The White House issued a statement saying the CBO finding illustrates "bipartisan commonsense immigration reform will be good for economic growth and deficit reduction."
The statement said the CBO report "comes on the heels of a recent analysis by the independent Social Security Administration's chief actuary last month, that the Senate bipartisan immigration bill will strengthen the long-term solvency of Social Security for future generations."
"By fixing our broken immigration system -- and making sure that every worker in America is playing by the same set of rules and paying taxes like everyone else -- we can grow the economy, strengthen the middle class, improve our fiscal outlook and create new opportunity for Americans everywhere," the White House said.
U.S. House Speaker John Boehner said Tuesday he will not bring an immigration reform bill to a vote unless it has majority support in the House Republican caucus. Boehner, who has been mum on how he plans to proceed with immigration reform while the Senate debates the issue, made it clear he will not bring forward a bill that requires Democratic support to pass.
The Ohio Republican, who has been under fire from House conservatives, assured members in a closed door meeting he won't divide the caucus on the issue, CNN reported.
"The president's team once talked of its desire for a big bipartisan vote in the Senate; now they're actively working to limit Republican votes in the Senate," a CNN source in the private meeting quoted Boehner as saying. "This town thrives on non-stories. And the biggest non-story of the week is this speculation that I'm somehow planning secretly to pass an immigration bill without a majority of Republicans."
Immigration reform is being debated by the full Senate after clearing a committee vote with bipartisan support.

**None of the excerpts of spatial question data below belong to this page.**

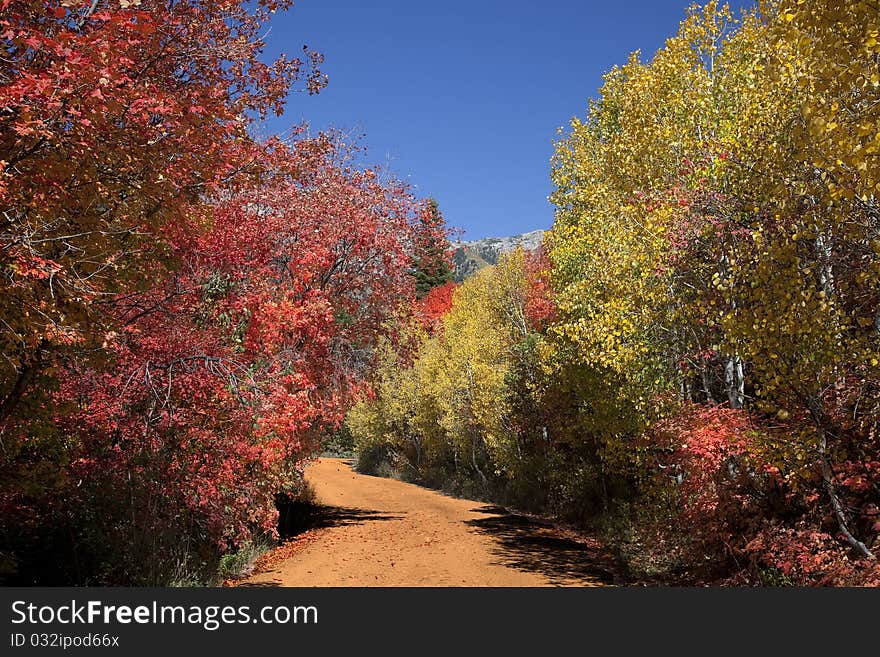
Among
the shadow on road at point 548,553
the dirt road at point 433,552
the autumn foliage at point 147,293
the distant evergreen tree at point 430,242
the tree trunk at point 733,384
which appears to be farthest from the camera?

The eight senators, four Democrats and four Republicans, who are responsible for drafting the legislation, have said they're optimistic it will pass the upper chamber with more than 70 votes.
Rep. Xavier Becerra, D-Calif. said Tuesday time is running out but it is still possible for Congress to enact federal immigration reform "in a bipartisan manner."
Becerra, the chairman of the House Democratic Caucus told reporters on Capitol Hill Democrats "fully expect that the American people should have an opportunity to hear their representatives deal with what is a very broken system when it comes to immigration and get it done and get it resolved."
"The people are so far ahead of the politicians when it comes to immigration reform, it's silly," he said. "For years, they've been telling us, move on this; it's not rocket science. Beef up the border, protect the workplace, fix the system when it comes to legal visas and deal in a tough but fair way with all those immigrants who are in this country who are trying to come out of the shadows."
Becerra said Congress could have fixed the immigration system "a while ago, but the important thing is that we do it."
"And so, while the clock continues to tick, so long as we keep at this in a bipartisan manner, I think we'll get there," he said.
Becerra said House Democrats also met Tuesday on what he called a "chilling partisan effort" by the Republican majority to enact federal legislation restricting abortion rights.
"And it's unfortunate that we risk the life of a woman simply to make a political point," he said.
"Rather than debate jobs, bills, we're debating those that we know for a fact are unconstitutional before they even hit the floor of the House of Representatives."
Becerra said Democrats also discussed their strategy on a farm bill.